For their part, the men of Reserve Police Battalion 101 had some consequences for their actions. The psychological effects of Józefów were apparent in all the men. The members of the Battalion did not speak directly after the massacre. Many would not speak of Józefów many years after 1942. The personal responsibility of killing Jews at point-blank range affected the men. Browning notes that many Battalion members could speak of participating in other genocidal measures, such as loading Jews onto trains for concentration camps, because they felt detachment from the actual murder. The psychological differences between methods of murder reflected the larger reasoning behind the Nazi use of gas chambers. Einsatzgruppen, mobile SS death squads, used guns as their primary means of killing Jews. However, Nazi authorities noticed the physical and mental effects of shooting on groups such as Reserve Police Battalion 101. Nazis were also concerned with the sheer inefficiency of gun use for mass killing. Thus, gas chambers were later established as the principal means of killing the Jewish population.

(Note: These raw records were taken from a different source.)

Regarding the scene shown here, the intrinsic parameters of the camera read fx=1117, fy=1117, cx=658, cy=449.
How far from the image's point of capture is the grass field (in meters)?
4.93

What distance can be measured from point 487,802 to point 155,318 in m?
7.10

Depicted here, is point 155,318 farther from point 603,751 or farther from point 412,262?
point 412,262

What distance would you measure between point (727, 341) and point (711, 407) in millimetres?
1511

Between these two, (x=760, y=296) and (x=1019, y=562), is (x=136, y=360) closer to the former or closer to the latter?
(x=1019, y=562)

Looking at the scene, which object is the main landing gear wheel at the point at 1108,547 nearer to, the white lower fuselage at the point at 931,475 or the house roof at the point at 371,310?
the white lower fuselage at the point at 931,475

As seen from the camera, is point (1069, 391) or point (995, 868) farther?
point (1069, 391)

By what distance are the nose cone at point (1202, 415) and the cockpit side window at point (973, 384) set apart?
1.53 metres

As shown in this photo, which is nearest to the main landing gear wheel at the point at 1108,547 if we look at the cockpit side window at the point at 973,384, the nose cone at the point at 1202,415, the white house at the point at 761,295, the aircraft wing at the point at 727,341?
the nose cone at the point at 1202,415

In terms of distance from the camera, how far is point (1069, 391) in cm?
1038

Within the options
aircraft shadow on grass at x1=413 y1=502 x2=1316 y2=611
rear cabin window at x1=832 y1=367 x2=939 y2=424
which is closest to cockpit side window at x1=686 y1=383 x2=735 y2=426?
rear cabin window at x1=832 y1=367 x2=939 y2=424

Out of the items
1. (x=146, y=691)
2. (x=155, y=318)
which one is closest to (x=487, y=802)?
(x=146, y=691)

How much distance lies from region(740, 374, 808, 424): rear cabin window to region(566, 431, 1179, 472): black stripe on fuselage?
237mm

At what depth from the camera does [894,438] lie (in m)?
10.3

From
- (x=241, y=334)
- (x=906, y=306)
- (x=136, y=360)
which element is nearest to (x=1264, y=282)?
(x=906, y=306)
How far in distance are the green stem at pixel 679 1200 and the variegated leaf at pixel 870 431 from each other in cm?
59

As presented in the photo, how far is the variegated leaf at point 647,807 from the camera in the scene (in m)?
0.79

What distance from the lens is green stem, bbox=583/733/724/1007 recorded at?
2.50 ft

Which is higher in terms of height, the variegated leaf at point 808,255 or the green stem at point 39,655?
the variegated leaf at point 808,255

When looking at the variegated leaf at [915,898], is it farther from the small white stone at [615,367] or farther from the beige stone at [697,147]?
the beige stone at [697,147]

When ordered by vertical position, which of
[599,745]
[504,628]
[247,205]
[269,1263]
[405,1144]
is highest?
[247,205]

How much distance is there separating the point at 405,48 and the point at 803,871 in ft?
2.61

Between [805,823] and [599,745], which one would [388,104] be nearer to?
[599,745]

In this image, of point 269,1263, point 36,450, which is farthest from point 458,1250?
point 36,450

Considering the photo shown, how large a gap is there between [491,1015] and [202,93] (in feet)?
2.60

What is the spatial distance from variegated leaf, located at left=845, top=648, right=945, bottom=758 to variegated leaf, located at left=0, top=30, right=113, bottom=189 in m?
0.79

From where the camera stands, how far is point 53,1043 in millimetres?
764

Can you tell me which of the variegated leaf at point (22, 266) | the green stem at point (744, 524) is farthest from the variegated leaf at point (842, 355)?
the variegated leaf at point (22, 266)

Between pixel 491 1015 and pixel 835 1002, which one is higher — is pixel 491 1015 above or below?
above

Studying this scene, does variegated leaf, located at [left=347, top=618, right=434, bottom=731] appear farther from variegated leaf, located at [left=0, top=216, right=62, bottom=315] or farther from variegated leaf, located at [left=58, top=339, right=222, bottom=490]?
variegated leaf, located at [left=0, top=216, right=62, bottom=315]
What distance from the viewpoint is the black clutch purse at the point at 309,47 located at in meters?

After the Second World War, the majority of Reserve Police Battalion 101's members returned to their working and middle class jobs. Some of the men, including men who chose not to participate in the shooting at the Józefów Massacre, were promoted to jobs with the police. It was not until a few or even many years after the war that the actions committed during the Józefów Massacre were investigated. Major Trapp, the leader of the unit, and three other men were brought to Poland for trial in 1947, and executed for murder of 74 Polish citizens. The killing of Jews was not mentioned in their trial. The massacre itself was not investigated until 1962, when Hamburg authorities interviewed 210 members of Reserve Police Battalion 101 about their involvement. From these interviews, 14 men were found guilty of war crimes, but ultimately only three men served prison time as a result of their actions.

== Commemoration ==
The town of Józefów currently has several reminders of the former Jewish population. The synagogue, originally dating from the 18th century, is now used as a public library and a hostel. The Jewish Cemetery, dating back to the early 18th century, was partially destroyed during World War II and from the lack of care and upkeep. However, the Jewish Cemetery and the Synagogue were restored in an effort to remember the Jewish population of Józefów. In 1975, a memorial was built on the outskirts of the town to mark the mass grave from the massacre and to commemorate the town's perished Jews. Although there are remnants and memorials remembering former Jewish life in Józefów, there is no longer an active Jewish population. One converted Jewish resident was recorded as living there in 2007.